I’ll keep this post short. So the other day noticed after doing some audits that some sites were not using kerberos, even though the SharePoint Web Application Auth Providers settings were already configured to use Kerberos. Which in most cases will always fall back to the less secure NTLM auth method. Sure enough the SPN was not configured for the service.
So in a test environment…
SETSPN -S HTTP/SPSite domain\webappserviceaccount
To my dismay when I attempted to access the site I was present with a credential prompt, entering my creds did auth succeed, but it shouldn’t have prompted for creds considering all requirements for Kerberos to work is there, and if that failed fall back to NTLM. In either case the SSO part is usually handled by the internet security settings on the client machines. Since these are all managed by company based GPOs. I know they were in fact good as nothing there has changed, and the site was working fine before setting the SPN.
Googling this I only a couple examples of this, like here I attempted a reboot and that failed. Since it was test I could start over again, and verified the only change was the setting of the SPN which caused this to happen, even though everyone is stating it’s not related. It this case it def was.
The only solution I found from my testing was to:
- Go to the Web Application in CA
- Highlight the problematic Site, click on Auth Providers in the Ribbon
- Click default (claims Auth)
- Switch it back to NTLM. (Watch Front End server resources spike as IIS is reconfigured) (Can’t remember if reboot was required here)
- after it’s done access the site. Ensure no prompts for creds and SSO works as intended.

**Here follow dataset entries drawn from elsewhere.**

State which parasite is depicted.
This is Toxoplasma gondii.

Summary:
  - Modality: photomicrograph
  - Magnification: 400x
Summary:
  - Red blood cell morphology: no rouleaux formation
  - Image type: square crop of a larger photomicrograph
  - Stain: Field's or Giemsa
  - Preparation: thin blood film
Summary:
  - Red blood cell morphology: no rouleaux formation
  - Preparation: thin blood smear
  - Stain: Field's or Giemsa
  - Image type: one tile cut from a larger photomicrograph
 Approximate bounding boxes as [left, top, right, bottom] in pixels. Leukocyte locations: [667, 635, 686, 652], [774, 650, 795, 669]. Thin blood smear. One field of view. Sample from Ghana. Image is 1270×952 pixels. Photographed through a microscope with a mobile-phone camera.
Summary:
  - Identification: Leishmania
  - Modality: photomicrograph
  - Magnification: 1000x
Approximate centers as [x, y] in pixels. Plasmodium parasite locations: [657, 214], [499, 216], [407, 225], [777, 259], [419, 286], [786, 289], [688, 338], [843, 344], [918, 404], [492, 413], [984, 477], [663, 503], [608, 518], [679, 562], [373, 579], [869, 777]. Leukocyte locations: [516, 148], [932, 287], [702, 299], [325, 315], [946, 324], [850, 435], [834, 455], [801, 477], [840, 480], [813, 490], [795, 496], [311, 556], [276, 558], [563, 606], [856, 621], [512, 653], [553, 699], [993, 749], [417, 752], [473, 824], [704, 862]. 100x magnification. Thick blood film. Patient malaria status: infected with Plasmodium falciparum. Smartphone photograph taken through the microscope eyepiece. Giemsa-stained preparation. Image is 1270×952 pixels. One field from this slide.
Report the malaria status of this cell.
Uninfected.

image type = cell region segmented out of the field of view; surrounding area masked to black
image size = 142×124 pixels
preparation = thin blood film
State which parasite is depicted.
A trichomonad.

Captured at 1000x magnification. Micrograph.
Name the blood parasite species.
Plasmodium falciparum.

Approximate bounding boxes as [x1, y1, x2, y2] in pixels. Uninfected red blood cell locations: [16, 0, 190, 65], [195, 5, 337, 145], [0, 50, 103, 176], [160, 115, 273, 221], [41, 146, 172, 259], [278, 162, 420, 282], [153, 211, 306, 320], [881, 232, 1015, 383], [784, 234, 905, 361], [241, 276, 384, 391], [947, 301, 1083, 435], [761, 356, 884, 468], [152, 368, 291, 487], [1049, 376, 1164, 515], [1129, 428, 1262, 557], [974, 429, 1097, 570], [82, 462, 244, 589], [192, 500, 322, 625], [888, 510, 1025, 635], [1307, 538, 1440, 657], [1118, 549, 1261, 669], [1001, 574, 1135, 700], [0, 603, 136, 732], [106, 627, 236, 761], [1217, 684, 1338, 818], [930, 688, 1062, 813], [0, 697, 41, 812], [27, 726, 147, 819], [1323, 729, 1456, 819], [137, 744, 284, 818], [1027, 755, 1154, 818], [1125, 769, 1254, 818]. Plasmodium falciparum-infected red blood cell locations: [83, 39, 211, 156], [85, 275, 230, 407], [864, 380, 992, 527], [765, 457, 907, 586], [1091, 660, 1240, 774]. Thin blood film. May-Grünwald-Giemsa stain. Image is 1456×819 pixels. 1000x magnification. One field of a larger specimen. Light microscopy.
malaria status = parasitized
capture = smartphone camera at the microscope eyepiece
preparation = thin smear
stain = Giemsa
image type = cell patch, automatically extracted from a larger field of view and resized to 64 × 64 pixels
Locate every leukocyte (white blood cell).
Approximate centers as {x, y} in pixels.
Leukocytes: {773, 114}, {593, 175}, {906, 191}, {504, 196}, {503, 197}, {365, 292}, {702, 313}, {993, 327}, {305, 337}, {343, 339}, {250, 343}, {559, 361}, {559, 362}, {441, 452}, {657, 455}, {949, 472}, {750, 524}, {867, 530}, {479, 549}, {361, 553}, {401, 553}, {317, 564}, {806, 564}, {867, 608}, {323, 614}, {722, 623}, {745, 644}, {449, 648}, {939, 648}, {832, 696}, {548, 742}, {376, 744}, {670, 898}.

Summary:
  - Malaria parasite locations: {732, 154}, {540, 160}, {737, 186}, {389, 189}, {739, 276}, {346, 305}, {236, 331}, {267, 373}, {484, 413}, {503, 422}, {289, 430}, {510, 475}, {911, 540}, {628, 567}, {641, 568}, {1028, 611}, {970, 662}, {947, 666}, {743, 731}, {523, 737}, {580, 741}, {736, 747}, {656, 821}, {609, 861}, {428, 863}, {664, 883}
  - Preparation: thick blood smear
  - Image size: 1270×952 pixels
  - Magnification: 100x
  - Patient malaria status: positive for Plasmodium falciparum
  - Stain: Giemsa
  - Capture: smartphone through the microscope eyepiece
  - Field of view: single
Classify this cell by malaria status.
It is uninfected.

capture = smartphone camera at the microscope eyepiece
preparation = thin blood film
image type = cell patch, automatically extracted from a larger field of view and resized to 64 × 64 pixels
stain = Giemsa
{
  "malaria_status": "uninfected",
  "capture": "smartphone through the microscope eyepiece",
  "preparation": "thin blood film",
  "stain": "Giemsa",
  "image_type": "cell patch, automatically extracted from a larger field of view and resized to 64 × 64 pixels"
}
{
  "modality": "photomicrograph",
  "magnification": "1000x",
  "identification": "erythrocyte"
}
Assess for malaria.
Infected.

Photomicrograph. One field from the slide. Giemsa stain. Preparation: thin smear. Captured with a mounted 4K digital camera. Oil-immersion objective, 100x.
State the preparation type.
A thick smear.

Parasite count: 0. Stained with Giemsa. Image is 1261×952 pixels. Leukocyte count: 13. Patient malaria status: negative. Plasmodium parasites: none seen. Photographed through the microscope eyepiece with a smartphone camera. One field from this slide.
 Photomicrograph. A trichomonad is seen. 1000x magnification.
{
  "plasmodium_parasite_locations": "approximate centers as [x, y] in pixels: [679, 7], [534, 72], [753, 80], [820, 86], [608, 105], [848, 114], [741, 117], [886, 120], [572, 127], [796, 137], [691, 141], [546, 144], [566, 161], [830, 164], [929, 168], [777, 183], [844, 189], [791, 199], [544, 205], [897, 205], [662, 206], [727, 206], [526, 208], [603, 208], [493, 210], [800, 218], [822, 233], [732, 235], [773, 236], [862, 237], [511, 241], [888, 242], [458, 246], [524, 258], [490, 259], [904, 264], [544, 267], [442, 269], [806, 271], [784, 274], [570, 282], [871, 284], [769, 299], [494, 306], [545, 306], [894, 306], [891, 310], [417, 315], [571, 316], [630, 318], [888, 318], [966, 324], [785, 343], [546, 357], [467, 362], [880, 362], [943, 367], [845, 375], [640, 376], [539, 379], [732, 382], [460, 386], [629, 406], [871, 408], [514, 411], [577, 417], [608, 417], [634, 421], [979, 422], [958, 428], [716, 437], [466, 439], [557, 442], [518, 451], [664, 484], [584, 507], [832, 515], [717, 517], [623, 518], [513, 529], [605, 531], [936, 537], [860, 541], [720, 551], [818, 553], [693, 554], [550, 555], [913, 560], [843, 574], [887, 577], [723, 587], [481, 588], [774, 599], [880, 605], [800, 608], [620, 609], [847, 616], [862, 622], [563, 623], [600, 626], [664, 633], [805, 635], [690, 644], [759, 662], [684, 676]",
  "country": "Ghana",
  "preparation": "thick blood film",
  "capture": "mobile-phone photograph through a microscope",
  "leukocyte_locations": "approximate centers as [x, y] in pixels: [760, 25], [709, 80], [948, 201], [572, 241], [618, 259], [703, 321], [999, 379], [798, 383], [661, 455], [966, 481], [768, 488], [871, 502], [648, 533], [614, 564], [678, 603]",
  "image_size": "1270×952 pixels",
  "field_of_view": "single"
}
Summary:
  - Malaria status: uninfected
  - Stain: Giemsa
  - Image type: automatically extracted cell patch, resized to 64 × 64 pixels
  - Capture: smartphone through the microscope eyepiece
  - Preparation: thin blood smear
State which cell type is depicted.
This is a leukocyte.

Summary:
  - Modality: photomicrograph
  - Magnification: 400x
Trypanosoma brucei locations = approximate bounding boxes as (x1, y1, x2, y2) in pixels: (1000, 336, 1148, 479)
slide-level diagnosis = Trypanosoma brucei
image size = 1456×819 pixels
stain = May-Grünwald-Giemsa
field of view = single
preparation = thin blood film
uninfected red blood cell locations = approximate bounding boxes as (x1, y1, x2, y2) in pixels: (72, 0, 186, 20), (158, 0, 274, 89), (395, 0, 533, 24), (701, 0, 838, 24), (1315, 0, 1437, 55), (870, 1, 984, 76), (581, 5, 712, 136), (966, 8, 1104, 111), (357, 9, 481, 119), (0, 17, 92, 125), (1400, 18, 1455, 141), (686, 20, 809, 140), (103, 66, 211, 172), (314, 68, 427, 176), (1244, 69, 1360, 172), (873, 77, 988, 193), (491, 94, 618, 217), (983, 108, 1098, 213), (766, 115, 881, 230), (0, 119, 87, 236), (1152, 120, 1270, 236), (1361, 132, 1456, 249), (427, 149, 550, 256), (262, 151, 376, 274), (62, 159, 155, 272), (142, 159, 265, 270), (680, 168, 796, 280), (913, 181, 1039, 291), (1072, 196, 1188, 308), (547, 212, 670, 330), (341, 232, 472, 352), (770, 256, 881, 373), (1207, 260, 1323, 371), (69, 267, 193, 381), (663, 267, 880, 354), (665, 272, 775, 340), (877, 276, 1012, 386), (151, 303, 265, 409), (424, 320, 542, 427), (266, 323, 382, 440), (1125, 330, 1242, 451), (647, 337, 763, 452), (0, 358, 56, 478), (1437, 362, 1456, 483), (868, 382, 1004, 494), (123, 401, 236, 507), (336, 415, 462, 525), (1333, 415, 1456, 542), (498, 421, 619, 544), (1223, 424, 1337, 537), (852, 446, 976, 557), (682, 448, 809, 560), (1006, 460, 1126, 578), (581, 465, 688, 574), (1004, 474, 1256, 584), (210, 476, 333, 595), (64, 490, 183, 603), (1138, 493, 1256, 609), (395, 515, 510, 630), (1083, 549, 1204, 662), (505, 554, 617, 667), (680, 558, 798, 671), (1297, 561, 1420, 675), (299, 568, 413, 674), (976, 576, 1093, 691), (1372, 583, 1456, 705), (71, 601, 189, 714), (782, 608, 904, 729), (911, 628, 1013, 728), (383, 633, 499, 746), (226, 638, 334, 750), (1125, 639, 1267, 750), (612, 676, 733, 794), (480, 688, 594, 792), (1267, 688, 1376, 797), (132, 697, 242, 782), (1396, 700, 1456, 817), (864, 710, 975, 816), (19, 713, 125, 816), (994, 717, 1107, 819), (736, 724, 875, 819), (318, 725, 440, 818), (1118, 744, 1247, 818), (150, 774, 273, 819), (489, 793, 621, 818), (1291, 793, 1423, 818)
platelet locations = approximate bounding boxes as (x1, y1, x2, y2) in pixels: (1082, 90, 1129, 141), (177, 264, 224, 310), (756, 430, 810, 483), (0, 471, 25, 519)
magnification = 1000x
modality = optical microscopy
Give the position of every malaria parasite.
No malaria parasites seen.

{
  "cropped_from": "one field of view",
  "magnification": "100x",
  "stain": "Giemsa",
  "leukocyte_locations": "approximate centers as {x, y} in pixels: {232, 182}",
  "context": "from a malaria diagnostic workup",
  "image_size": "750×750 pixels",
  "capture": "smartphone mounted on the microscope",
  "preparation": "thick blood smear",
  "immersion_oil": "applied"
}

- ensure SPN exists and is proper.
- Reset the Site Auth providers setting back to Kerberos. (Again reboot may be required)
- Access the site, SSO (no prompt for creds after already logged on) and Kerberos (klist shows a TGTicket) should work as expected.
When I went to implement this in production I figured it was less risky to just set the auth provider to NTLM before even setting the SPN thus there should be no point in time where it prompts for credentials for the end user. Despair ensues…
So set auth to NTLM.. Prompts for creds (wait what…), even worse enter creds many times and site will not load… WAT!?!
In a panic I call my superior, he wants to look through the log, but there show no major indicators (event viewer) I mention my usual quick n easy first thing to try… yeah, reboot! Sure enough a reboot resolved the issue. Not sure why that happened but conitue on as above from this point and sure enough got both SSO and kerberos working as intended.
Let this be a friendly reminder that even though you test stuff in test, even the slightest change in your procedure can have devastating consequences. Hope this post was insightful for someone.